# Replacing hinges on utility trailer gate



## gastek (Mar 29, 2011)

My trailer that I got from Lowes a few years ago has two hinges on the back gate need to be replaced. The ones on it are welded on and I am looking for a hinge that I can replace it with that is a bolt on style hinge. I thought about just removing the gate all together but there are times it comes in handy. I would also be interested in hinges that would allow me to remove the gate completely at times.
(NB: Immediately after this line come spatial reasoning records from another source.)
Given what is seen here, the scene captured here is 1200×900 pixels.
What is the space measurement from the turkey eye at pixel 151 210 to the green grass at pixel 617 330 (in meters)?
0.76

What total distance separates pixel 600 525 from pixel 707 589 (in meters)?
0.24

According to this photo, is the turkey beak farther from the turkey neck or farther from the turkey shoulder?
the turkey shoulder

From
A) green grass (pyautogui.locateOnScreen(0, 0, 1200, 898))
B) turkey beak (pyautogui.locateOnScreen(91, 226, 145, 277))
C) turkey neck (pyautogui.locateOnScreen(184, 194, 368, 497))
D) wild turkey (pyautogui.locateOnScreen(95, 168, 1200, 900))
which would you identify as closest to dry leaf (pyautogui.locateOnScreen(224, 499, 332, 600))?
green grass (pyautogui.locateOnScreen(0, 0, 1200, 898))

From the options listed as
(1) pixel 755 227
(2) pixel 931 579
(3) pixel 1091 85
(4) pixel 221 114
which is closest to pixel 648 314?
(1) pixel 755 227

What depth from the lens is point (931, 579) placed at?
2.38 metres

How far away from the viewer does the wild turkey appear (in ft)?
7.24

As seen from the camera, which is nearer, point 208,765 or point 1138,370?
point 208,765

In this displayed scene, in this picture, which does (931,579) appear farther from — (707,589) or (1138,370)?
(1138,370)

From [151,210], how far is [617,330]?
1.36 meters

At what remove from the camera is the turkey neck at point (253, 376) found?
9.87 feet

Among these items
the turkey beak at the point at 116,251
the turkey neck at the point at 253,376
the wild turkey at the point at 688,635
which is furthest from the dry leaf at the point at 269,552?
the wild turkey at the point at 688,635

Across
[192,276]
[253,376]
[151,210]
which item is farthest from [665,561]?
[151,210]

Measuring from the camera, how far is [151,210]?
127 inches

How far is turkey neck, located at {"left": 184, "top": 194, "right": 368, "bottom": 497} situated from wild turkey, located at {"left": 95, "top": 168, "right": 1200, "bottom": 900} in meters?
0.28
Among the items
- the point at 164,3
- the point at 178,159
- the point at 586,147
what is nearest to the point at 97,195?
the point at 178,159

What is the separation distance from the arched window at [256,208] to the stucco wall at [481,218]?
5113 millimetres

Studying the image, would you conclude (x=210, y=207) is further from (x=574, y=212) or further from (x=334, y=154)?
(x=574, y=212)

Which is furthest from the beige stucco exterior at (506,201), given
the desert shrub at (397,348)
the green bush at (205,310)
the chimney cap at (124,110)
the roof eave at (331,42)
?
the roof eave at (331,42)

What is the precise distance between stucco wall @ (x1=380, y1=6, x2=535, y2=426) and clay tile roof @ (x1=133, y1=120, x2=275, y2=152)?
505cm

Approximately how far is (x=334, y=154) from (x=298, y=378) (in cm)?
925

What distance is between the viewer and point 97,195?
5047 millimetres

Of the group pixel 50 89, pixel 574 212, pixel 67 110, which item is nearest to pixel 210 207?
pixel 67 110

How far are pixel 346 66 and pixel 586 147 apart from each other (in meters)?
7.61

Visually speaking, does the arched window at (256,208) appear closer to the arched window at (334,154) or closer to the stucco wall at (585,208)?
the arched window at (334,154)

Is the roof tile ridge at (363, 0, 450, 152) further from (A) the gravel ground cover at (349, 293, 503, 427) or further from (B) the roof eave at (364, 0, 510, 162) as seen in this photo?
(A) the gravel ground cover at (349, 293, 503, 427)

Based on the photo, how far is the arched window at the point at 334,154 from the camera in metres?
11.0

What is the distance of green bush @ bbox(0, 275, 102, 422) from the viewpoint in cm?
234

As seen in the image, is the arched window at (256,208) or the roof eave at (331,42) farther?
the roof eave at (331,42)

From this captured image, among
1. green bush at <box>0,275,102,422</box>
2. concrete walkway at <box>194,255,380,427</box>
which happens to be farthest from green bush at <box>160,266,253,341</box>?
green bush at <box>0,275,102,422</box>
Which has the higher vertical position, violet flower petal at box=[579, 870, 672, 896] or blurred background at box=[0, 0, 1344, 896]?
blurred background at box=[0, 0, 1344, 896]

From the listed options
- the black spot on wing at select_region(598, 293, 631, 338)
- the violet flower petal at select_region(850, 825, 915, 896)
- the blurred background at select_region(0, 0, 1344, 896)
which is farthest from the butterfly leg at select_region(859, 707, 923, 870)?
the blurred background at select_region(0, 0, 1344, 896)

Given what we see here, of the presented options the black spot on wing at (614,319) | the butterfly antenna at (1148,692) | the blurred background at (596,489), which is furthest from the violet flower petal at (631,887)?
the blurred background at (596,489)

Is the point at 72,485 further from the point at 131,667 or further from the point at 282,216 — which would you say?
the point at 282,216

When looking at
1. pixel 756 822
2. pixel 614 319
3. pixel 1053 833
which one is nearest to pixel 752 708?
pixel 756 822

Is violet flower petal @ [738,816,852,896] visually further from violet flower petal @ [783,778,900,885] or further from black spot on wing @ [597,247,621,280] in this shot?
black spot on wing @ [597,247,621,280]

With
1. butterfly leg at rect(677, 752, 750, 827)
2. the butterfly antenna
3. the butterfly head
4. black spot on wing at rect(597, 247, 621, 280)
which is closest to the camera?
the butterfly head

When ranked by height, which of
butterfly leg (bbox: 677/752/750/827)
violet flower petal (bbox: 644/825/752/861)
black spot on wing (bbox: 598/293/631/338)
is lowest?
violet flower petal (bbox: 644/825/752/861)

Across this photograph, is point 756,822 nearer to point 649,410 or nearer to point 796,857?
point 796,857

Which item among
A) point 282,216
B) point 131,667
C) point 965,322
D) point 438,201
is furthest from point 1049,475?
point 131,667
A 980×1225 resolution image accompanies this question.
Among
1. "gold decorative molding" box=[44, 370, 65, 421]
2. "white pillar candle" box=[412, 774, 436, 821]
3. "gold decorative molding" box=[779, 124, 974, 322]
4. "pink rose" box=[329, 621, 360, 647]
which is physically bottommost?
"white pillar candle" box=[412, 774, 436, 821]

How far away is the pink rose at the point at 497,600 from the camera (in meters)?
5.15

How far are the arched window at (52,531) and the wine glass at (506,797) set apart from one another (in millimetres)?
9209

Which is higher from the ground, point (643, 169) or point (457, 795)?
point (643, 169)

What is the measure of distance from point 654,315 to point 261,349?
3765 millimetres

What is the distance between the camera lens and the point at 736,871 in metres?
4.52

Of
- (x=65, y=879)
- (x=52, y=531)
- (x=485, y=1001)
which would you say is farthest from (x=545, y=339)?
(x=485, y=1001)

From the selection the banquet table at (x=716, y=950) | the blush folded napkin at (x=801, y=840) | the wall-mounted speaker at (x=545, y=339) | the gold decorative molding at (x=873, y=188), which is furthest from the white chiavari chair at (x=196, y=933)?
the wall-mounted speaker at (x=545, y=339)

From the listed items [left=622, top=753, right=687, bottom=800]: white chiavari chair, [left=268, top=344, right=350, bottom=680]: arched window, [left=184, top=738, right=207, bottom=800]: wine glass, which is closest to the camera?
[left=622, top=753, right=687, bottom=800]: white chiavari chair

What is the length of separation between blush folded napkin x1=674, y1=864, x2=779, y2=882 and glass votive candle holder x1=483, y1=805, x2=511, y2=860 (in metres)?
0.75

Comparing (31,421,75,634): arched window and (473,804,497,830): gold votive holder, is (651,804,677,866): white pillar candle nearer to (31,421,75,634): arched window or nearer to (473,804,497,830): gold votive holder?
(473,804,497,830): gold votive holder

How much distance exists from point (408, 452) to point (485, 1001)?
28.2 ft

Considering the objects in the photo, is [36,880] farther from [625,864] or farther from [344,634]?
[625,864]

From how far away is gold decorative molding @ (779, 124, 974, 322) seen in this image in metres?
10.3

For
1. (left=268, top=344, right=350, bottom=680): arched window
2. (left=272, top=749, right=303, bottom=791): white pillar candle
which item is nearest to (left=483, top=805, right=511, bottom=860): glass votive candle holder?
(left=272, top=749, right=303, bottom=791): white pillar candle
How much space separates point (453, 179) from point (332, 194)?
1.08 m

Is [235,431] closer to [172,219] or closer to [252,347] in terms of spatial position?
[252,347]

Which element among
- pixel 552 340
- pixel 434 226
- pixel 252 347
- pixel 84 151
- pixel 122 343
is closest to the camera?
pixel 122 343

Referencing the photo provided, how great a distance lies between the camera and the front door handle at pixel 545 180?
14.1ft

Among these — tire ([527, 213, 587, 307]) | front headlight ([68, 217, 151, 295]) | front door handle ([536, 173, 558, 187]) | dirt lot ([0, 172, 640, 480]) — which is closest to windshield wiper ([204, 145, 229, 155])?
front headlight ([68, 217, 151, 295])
I've done Google searches for replacement hinges but all that I see are the same or similar to the ones already on it. Any ideas?


----------



## Sir Mixalot (Jan 6, 2008)

I feel your pain.:sad: 
I'm hoping to be able to find some new hinges for my trailer too. Preferably stainless steel. :thumbsup:


----------



## dcm3030 (Sep 17, 2012)

http://www.hardwaresource.com/hinge...elding+Hinges/Weld+and+Bolt+Heavy+Duty+Hinges

Probably overkill for your application, but it does bolt on :clap:

Don't most of the weld on pin style hinges have the option for removal by lowering the gate and sliding it to the side?


----------



## gastek (Mar 29, 2011)

The way they installed the hinges you can't remove the gate at all. Had they installed them facing in the same direction you probably could remove it easily.


----------



## gastek (Mar 29, 2011)

Sir Mixalot said:


> I feel your pain.:sad:
> I'm hoping to be able to find some new hinges for my trailer too. Preferably stainless steel. :thumbsup:


I called a local trailer place and they quoted $150 for two hinges to be replaced.


----------



## MIKE ANTONETTI (Jul 17, 2012)

If that includes the hinges, go for it
They have to remove hinges, grind, prep,weld,paint,
They are in business to make a little profit and it will be done professionally
Ramp removal is the only way to go as loading up by forklift is essential in certain situations


----------



## Rich D. (Oct 14, 2011)

Mcmaster carr has what your looking for. Ive got some beefy hinges from them.


----------